Title: Phylodynamic analyses of Brazilian antigenic variants of infectious bursal disease virus
Authors: de Fraga AP, Graf T, Coltro VP, Ikuta N, Fonseca ASK, Majó N, Lunge VR.
Journal: Infect Genet Evol.,73:159-166. doi: 10.1016/j.meegid.2019.04.020: (2019)
Journal Impact Factor (I.F.): 2.5
Number of citations (Google Scholar): 10
Infectious bursal disease virus (IBDV) is a very important pathogen to poultry production and it is classified into three main groups: classical virulent (cvIBDV), very virulent (vvIBDV) and antigenic variants (avIBDV). This last group is composed by five different genetic lineages (recently classified in genogroups G2, G4, G5, G6, and G7) distributed in specific regions around the world. Brazil is one of the biggest poultry producers in the world and the present study aimed to investigate the evolutionary history of avIBDVs of the genogroup G4 in Brazil. A total of 5331 IBDV positive bursa samples, from different Brazilian poultry flocks, were genotyped in a period of ten years (2005 to 2014) and 1888 (35.42%) were identified as local avIBDVs. The highly variable region of the viral protein 2 (hvvp2) gene of 28 avIBDVs was sequenced and used in phylogenetic analyses and evaluation of local amino acid signatures. In addition, all complete and partial IBDV vp2 gene sequences, with local and year of collection information available on GenBank, were retrieved. Phylogenetic analyses were carried out based on a maximum likelihood method for the classification of genogroups occurring in Brazil.
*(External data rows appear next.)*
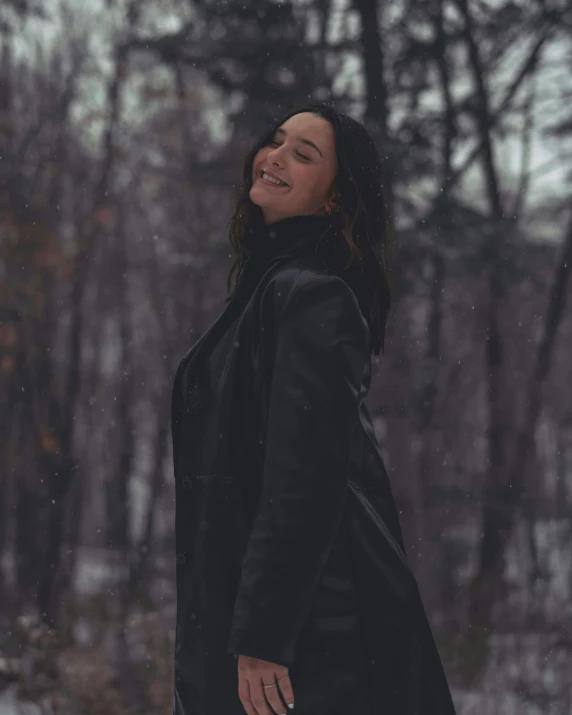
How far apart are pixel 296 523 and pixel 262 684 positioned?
302 millimetres

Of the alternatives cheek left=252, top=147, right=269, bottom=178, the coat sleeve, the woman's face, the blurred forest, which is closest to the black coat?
the coat sleeve

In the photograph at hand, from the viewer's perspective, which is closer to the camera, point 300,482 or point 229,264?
point 300,482

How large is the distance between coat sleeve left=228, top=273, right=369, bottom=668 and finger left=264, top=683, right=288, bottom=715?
0.07m

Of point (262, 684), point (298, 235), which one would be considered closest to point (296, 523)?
point (262, 684)

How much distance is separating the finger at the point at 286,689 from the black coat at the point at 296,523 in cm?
3

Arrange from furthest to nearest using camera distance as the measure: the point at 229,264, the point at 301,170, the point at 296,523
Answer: the point at 229,264 < the point at 301,170 < the point at 296,523

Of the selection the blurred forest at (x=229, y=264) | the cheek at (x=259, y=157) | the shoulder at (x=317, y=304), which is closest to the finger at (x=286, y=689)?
the shoulder at (x=317, y=304)

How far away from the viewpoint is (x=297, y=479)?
1.61m

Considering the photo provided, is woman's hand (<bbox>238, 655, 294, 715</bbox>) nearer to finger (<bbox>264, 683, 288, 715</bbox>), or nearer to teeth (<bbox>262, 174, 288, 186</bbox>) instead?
finger (<bbox>264, 683, 288, 715</bbox>)

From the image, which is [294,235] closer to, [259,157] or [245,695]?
[259,157]

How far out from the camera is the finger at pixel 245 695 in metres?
1.63

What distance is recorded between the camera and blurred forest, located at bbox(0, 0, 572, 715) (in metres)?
6.26

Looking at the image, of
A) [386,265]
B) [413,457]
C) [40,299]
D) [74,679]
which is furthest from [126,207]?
[386,265]

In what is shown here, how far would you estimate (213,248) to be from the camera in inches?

Based on a Maximum Likelihood (ML) phylogenetic tree, all Brazilian avIBDVs grouped into the genogroup 4. Bayesian phylodynamics analysis demonstrated the ancestor virus of this group was probably introduced in South America in 1968 (1960 to 1974, 95% HPD) and in Brazil in 1974 (1968 to 1977, 95% HPD) and the most likely source was East Europe (Hungary or Poland). All Brazilian avIBDV sequences, as well as the other genogroup 4 sequences, showed a specific pattern of amino acid: S222, T272, P289, I290, and F296. This report brings new insights about the IBDV epidemiology in Brazil and South America.